Kenanga Research & Investment

Uzma Bhd - 1Q14 In-line; Ahoy Better Coming Quarters

kiasutrader
Publish date: Tue, 27 May 2014, 09:32 AM

Period  1Q14

Actual vs. Expectations Uzma Bhd (UZMA)’s 1Q14 net profit of RM8.4m accounted for 18.8% of our full-year FY14 estimate (RM44.9m) and 18.4% of the consensus (RM45.7m).

 We deem the results to be within our expectations as the 1Q is seasonally weaker for UZMA. Furthermore, administrative expenses were higher in the quarter as Uzma spent ahead on new staff hires to pursue upcoming projects across divisions (including the RSC contract which was awarded in Apr-14). We look forward to such projects catching up and contributions from 2Q14 onwards.

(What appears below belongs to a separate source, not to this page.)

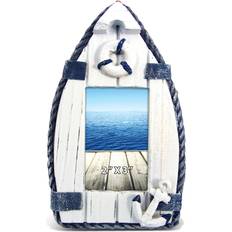 Photo Frames Puzzled Puzzled Wooden Blue Sailboat Picture 2 Sculptural Wood Holder Photo Frame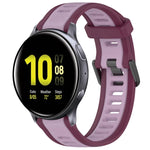 Bracelet de montre en silicone texturé bicolore 20 mm, pour Samsung Galaxy Watch 4 Classic 42 mm, pour Samsung Galaxy Watch Active 2 44 mm, pour Samsung Galaxy Watch Active 2 40 mm, pour Samsung Galaxy Watch 42 mm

Dividends  No dividend was declared as expected.

Key Results Highlights QoQ, the 1Q14 net profit was up by 28.2% despite lower revenue (-15.3% on account of lower drilling activities in 1Q) namely due to (i) better margins (+13.3pts) in the trading division improved on more MECAS activities; and (ii) better Setegap Ventures activities that led to a significant growth in JCE earnings (+>100%).

 YoY, 1Q14 net profit was down marginally by 4.8% mainly due to higher administration and operating expenses resulting in slimmer margins as UZMA spends ahead for upcoming projects across the board (including the RSC project it won in Apr). The company has is also spending for its new HQ, which contributed to increases in admin costs as well.

Outlook  Further catalysts for FY14-15E earnings growth are: (i) earlierthan-expected income recognition from the RSC project (we only forecasted a contribution in FY15), and (ii) success in acquiring the Thai oilfield services company which would lead to a new income stream. According to UZMA, the Thai acquisition comes with revenue guarantee of USD18.2m (RM59.2m) and USD22.6m (RM73.5m) for FY14 and FY15, respectively.

 Uzma’s order book stands at RM1.8b whilst bids are at RM2.6b.

 Further game-changers are the successful participation in any of the Chemical Enhanced Oil Recovery (CEOR) projects.

Change to Forecasts    As we deem the earnings to be within expectations, we maintain our FY14-15 forecasts.

Rating Maintain OUTPERFORM

Valuation  We maintain our TP of RM7.30, which is based on an unchanged targeted FY15 PER of 16x.

 Our PER is justifiable given that the stock has successfully moved up the value chain instead of just being a service provider; and as the share base is quite illiquid, appreciation can be significant.

 Ex-rights, in a maximum scenario, our TP would be RM3.78, versus ex-rights share price of RM3.58.

Risks to Our Call (i) Lower-than-expected margins and O&G activities; and (ii) delay in first-oil of the RSC.